When I was a more youthful man, just arrived in New York, and I found I needed to clothe my feet, I headed down to 8th Street in the Village. There, I recall, were at least a dozen show stores, some obviously of many years standing. Literally one shoe shop after another. It was very easy to shop and compare goods and prices. And I always went home with shoes.
In recent years, however, you see less shoe stores and move of the above: vacant storefronts. Also various crappy eateries and assorted oddball businesses. The street is a lane of economic depression. Da'Vinci, seen up top, is one of the footwear survivors. (Great sign, by the way.) I remember it being there in the late '80s, though I'm sure it's older than that. I found two others left, including Kinway, below. Otherwise, this is no longer a shoe street.
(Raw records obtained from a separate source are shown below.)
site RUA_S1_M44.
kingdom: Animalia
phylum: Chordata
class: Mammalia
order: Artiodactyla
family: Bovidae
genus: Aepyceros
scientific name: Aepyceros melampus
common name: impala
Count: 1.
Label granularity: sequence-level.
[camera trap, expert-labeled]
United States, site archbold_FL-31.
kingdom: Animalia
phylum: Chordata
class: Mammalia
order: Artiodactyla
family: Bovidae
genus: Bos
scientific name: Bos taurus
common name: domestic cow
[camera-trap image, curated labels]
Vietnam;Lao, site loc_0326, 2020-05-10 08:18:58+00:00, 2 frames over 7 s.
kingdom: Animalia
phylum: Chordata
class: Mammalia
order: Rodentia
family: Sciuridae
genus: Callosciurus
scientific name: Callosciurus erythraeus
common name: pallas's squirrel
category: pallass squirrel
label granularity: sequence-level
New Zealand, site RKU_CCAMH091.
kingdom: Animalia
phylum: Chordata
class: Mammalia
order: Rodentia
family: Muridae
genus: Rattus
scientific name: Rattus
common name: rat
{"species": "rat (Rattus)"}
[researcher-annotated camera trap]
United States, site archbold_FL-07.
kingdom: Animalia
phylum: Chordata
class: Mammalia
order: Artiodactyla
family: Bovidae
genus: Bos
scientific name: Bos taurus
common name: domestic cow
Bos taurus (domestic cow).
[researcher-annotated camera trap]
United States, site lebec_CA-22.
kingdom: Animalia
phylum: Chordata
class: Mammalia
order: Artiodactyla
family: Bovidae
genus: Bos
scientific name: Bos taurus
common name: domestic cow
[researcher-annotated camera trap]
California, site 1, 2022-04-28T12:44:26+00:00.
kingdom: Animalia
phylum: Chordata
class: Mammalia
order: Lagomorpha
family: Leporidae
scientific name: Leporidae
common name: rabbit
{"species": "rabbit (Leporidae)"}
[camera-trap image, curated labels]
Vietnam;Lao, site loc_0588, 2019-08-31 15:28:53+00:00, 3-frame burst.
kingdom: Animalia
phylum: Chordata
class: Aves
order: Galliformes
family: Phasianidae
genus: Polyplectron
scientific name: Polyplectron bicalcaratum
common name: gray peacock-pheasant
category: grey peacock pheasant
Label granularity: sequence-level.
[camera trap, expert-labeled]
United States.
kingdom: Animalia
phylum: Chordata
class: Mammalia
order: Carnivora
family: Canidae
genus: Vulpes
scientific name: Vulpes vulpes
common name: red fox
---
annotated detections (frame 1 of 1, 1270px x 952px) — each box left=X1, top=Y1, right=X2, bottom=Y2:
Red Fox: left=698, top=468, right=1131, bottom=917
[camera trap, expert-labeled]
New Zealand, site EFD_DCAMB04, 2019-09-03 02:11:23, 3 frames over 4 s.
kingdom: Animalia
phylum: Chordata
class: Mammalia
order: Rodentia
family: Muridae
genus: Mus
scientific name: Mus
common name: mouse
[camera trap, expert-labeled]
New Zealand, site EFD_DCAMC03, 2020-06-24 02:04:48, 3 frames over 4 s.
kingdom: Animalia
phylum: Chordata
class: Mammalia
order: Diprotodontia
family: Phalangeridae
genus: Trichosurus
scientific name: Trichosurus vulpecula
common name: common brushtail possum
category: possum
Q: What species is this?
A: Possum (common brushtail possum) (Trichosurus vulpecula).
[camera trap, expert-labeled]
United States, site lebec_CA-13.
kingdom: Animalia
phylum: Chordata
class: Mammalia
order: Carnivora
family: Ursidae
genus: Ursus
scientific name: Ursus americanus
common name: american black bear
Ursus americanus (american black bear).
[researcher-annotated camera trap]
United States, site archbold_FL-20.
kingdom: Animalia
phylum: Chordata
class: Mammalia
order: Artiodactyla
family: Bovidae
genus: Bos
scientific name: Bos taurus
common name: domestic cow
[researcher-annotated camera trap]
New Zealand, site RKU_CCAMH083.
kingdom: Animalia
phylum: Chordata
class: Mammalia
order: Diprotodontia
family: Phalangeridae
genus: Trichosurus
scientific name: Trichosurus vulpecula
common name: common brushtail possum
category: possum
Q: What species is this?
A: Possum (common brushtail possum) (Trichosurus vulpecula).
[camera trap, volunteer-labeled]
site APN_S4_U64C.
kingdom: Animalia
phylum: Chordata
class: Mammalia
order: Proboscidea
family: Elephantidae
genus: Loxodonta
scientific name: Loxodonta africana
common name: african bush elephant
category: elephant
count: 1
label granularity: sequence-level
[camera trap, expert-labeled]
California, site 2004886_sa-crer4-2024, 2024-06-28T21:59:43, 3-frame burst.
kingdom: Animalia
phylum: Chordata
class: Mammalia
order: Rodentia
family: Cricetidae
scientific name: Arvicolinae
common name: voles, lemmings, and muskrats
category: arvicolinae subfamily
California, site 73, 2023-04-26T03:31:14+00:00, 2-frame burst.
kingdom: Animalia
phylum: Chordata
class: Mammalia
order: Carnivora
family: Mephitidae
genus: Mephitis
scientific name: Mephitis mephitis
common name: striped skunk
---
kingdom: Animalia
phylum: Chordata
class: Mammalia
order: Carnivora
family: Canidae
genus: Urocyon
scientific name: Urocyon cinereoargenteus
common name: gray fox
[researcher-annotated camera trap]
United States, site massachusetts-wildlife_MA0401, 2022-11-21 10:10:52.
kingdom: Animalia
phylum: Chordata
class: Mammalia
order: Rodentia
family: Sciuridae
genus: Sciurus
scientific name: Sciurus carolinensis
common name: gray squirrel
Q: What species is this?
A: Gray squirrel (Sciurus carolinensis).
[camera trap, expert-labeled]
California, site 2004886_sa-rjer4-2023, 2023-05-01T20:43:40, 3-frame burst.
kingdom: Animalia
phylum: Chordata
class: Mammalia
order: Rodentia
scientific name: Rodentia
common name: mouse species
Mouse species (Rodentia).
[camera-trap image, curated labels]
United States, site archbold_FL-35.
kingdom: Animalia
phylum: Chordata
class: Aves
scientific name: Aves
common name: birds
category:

Why did it change? Well, streets evolve. After all, in the first half of the 20th century, 8th Street was known for its many new and used book stores. Then it was shoes. Now the lane is on its way to something else. But it's also the same old story: rising rents. They began to go up in the first decade of the 21st century and the shoe merchants left, including the Village Cobbler, at 60 W. 8th Street, which sort of anchored the block. (No one ever got rich selling shoes.) Like so many landlords around the city, those of 8th Street hoped to attract high-paying restaurants. But that hasn't happened.